WHAT TO WORK ON>
A. According to the Bombala Council judgment, why did the defendant have to remove his stock from the property?
B. Write the next part of the Bombala Council judgment, picking up after its last paragraph.

SUPPLIED PASSAGE>
☆ ☆ ☆
Bombala Council v Smith

Case

[2005] NSWSC 382

28 April 2005

No judgment structure available for this case.

CITATION:

Bombala Council v Smith [2005] NSWSC 382

HEARING DATE(S): 22 April 2005
 
JUDGMENT DATE : 


28 April 2005

JURISDICTION:

Common Law Division

JUDGMENT OF:

Master Malpass at 1

DECISION:

The order of the Local Court is set aside; the matter is remitted to the Local Court for determination in accordance with law; the defendant is to pay the costs of the proceedings; if so entitled, the defendant is to have a certificate under the Suitors' Fund Act 1951.

CATCHWORDS:

Meaning of statutory offences - "hinders" and "obstructs" - non-compliance or failure to act which impedes or hampers - misdirection.

LEGISLATION CITED:

Noxious Weeds Act 1993, s54

CASES CITED:

Boon v Maher (unreported, NSWSC, 22 December 1986)
Towse v Bradley (1985) 14 ACrimR 408

PARTIES:

Bombala Council (Plaintiff)
Peter Lester Smith (Defendant)

FILE NUMBER(S):

SC 13032/04

COUNSEL:

Mr E Petersen (Plaintiff)
Mr W P Lowe (Defendant)

SOLICITORS:

Sautelle White (Plaintiff)
Gillis Delaney Brown (Defendant)

LOWER COURT JURISDICTION:

Local Court

LOWER COURT JUDICIAL OFFICER :

P Russell LCM


- 8 -

      IN THE SUPREME COURT
      OF NEW SOUTH WALES
      COMMON LAW DIVISION

      Master Malpass

      28 April 2005

      13032 of 2004 Bombala Council v Peter Lester Smith

      JUDGMENT

1 Master: The defendant is the owner of a property known as “Toorallie” (the property). The property is located within Bombala Shire. The plaintiff is the relevant local government authority.

2 The plaintiff purported to take action to carry out its statutory responsibilities. It was contended by the plaintiff that all of the paddocks on the property suffered from “nodding thistle” infestation. Such a thistle is a “noxious weed” within the meaning of the Noxious Weeds Act 1993 (the Act).

3 It is unnecessary to embark on a lengthy narrative of the relevant facts. It suffices to say that in the purported exercise of its statutory responsibilities under the Act, steps were taken by the plaintiff which were intended to effect the destruction of the infestation by the spraying of herbicides. This process involved the defendant being required to remove his stock so that the spraying could take place. Various notices were given to the defendant and other communication passed between the parties.
☆ ☆ ☆
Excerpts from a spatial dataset

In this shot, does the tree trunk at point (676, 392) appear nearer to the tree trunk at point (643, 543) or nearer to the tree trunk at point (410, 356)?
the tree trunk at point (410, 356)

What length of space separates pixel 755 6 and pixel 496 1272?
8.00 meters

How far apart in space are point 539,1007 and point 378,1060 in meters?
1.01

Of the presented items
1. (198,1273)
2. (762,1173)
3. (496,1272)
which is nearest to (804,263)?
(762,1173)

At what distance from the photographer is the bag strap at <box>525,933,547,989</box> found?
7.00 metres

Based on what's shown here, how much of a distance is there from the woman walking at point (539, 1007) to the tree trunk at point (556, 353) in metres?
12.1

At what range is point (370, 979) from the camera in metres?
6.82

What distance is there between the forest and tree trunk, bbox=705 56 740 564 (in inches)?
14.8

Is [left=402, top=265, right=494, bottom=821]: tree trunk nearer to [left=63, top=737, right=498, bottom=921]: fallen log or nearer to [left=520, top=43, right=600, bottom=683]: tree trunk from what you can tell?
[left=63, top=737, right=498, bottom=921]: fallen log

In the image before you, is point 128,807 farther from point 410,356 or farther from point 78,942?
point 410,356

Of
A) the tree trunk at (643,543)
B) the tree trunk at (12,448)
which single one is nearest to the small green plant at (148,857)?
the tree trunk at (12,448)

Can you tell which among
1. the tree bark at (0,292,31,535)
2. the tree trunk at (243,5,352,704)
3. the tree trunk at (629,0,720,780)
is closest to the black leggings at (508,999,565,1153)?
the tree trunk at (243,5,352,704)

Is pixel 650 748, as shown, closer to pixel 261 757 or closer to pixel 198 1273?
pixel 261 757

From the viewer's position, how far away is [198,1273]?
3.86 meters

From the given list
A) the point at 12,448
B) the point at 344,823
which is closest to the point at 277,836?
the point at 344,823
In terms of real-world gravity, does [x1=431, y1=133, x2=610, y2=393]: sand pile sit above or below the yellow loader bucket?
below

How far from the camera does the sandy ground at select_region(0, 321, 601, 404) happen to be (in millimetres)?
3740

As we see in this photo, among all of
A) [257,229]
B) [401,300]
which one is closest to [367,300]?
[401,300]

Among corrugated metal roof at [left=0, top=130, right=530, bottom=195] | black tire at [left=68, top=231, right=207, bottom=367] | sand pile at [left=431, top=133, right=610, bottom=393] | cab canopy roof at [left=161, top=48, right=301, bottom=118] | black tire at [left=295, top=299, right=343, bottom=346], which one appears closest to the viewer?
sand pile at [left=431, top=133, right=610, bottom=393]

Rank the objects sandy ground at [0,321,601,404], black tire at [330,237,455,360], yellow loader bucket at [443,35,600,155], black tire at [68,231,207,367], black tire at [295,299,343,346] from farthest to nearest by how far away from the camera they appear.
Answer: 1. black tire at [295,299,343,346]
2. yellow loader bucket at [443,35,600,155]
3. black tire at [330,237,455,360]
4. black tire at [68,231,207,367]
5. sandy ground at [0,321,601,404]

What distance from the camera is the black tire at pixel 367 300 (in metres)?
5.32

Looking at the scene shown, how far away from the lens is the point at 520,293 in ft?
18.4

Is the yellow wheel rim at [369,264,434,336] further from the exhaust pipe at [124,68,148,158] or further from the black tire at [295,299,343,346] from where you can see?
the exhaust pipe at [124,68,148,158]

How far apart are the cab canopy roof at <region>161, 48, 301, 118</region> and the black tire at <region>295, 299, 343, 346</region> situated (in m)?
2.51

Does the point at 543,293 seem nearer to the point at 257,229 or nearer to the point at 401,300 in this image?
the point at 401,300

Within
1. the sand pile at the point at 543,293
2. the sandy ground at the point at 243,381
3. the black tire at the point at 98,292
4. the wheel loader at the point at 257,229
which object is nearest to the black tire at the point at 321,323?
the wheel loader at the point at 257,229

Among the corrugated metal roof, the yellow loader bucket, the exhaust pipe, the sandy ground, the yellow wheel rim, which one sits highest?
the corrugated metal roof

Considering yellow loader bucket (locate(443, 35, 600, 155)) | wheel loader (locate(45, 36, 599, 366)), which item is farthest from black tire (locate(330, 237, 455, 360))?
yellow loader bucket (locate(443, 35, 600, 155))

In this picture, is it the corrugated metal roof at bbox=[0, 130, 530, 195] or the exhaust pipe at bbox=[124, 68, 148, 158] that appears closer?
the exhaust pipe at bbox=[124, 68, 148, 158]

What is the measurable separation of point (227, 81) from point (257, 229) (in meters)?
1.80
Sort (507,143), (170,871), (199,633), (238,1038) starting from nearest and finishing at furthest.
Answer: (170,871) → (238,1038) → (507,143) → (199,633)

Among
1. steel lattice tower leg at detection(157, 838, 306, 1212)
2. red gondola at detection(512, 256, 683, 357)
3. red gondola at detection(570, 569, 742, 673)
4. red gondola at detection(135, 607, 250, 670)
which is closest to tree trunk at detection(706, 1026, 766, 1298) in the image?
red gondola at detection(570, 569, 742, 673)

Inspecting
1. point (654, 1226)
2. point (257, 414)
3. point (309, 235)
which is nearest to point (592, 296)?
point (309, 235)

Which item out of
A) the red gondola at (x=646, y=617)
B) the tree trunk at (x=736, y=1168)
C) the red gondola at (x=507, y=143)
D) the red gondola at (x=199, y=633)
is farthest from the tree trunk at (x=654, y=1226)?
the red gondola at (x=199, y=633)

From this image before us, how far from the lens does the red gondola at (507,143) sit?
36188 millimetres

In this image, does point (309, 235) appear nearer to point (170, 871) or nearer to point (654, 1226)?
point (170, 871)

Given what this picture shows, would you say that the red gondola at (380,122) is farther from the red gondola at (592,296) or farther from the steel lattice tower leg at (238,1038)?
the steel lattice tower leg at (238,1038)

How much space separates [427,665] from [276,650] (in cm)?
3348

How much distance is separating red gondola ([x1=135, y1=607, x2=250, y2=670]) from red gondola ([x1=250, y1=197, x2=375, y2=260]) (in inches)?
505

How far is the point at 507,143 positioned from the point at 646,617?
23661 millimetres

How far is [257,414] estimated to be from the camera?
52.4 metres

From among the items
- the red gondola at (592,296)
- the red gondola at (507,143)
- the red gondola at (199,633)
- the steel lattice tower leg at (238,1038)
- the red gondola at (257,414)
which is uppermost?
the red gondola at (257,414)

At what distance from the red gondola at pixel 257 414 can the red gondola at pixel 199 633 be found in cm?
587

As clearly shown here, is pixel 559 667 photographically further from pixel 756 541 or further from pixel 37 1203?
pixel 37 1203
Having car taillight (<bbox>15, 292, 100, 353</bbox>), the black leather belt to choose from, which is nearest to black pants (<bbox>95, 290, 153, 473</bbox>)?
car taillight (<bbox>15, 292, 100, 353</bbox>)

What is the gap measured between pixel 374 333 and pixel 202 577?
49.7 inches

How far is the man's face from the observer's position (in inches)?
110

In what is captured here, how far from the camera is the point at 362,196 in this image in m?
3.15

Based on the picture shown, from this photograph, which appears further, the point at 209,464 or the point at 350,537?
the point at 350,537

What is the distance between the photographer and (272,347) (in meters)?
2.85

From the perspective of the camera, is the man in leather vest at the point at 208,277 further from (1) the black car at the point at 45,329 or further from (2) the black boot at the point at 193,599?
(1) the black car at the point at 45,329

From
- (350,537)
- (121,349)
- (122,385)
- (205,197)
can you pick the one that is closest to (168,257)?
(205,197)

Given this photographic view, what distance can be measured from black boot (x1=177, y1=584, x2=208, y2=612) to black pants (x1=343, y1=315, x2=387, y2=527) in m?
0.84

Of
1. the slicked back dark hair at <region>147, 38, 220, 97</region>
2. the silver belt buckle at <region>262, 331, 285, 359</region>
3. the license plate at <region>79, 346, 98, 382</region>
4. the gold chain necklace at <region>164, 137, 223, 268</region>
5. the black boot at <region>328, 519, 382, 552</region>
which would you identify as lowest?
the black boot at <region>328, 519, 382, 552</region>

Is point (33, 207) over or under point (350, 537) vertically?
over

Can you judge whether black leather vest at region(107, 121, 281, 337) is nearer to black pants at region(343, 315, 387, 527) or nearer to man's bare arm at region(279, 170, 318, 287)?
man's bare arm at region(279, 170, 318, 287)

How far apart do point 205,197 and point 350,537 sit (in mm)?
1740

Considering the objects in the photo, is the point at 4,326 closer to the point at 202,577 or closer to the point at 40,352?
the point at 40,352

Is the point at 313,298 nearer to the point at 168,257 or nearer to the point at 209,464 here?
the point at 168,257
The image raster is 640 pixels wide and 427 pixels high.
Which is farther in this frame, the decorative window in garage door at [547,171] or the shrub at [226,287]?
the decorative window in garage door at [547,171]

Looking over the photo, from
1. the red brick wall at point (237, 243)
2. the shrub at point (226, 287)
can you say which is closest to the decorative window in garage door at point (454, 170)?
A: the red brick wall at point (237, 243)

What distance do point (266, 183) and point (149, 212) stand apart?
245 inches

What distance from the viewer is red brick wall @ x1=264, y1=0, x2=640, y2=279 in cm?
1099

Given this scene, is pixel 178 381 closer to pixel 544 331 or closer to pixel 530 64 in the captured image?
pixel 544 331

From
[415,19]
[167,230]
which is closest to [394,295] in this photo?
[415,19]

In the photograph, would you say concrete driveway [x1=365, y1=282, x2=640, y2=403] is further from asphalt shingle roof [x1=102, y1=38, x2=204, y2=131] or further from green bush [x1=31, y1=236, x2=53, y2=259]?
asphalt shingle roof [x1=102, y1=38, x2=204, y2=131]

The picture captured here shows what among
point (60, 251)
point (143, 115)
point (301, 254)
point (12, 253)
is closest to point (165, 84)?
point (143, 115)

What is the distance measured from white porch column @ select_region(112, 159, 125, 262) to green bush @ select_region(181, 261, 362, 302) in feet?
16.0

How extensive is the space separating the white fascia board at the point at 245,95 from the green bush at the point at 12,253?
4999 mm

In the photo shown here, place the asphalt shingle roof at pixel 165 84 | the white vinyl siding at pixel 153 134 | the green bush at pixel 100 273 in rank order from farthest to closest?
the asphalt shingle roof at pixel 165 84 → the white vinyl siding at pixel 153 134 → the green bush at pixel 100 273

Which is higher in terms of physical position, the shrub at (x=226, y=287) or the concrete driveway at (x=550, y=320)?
☆ ☆ ☆
RESPONSES FOR EACH TASK>
A. The defendant had to remove his stock so that the plaintiff could spray herbicides intended to destroy the nodding thistle infestation on the property.

B.
4 It appears that some paddocks were free of stock and the plaintiff was able to have them sprayed. Others could not be sprayed because the defendant did not remove his stock. This led to charges being brought against the defendant.

5 An Information was laid on 17 June 2003 and a summons was issued on the same day. It alleged an offence under s54(1)(b) of the Act. The alleged offence was in the following terms:-

          That on the 23/12/02 at Bibbenluke the State of New South Wales, the said Defendant, did hinder or obstruct an inspector or authorised officer from exercising a function conferred by the Act, to wit, the control of Nodding Thistle in paddocks on the property “Tourallie”.

6 The essence of the offence was a failure to remove the stock so that all paddocks could be sprayed.

7 A defended hearing took place before Russell LCM. A solicitor appeared for the plaintiff. The defendant was unrepresented. An ex tempore judgment was delivered on 19 August 2004. The magistrate came to the view that the offence was not made out and dismissed the charge.

8 On 16 September 2004, the plaintiff filed a summons in this Court. It purports to bring an appeal from that decision.

9 The avenue of appeal available to the plaintiff in this case is error in point of law. The plaintiff bears the onus of satisfying the Court of such an error and that the error justifies the disturbing of the decision of the Magistrate.

10 The Magistrate seems to have reached her view having regard to the meaning she gave to “obstructs”. She concluded that the plaintiff had elected to proceed on the basis that there had been obstruction rather than hindrance.

11 Whether or not it had so elected is not a question that falls for determination in this appeal. Likewise, it is unnecessary to consider any question of duplicity in the alleged offence.

12 The Magistrate’s judgment is short. Largely, it does not address the issues of fact that were before her.

13 She appears to have taken the view that the “facts of the matter” would fall within s54(1)(c) of the Act and that this was a position that had been accepted by the solicitor appearing for the plaintiff.

14 The Magistrate then addressed the meaning to be attributed to “obstructs”. She had regard to a dictionary meaning (“as to prevent, impede or hinder”).

15 She had regard to the judgment of Campbell J in Boon v Maher (unreported, NSWSC, 22 December 1986). In that judgment, Campbell J gave consideration to the meaning of “obstructs” as it appears in the Pure Food Act 1908. In that Act, it appears in the context of “assaults” and “intimidates”.

16 Her judgment concludes with the following [p 37]:-

          In my view the word “obstructs” is s54(1)(b) of this Act imports some action on the part of the defendant to adopt the words of Campbell J, “a step taken”. Here no step was taken. It is said that the defendant failed to comply with a requirement. The Act provides in s54(1)(c), as I have said, for such behaviour to constitute an offence in appropriate circumstances. That is part of the scheme of the Act.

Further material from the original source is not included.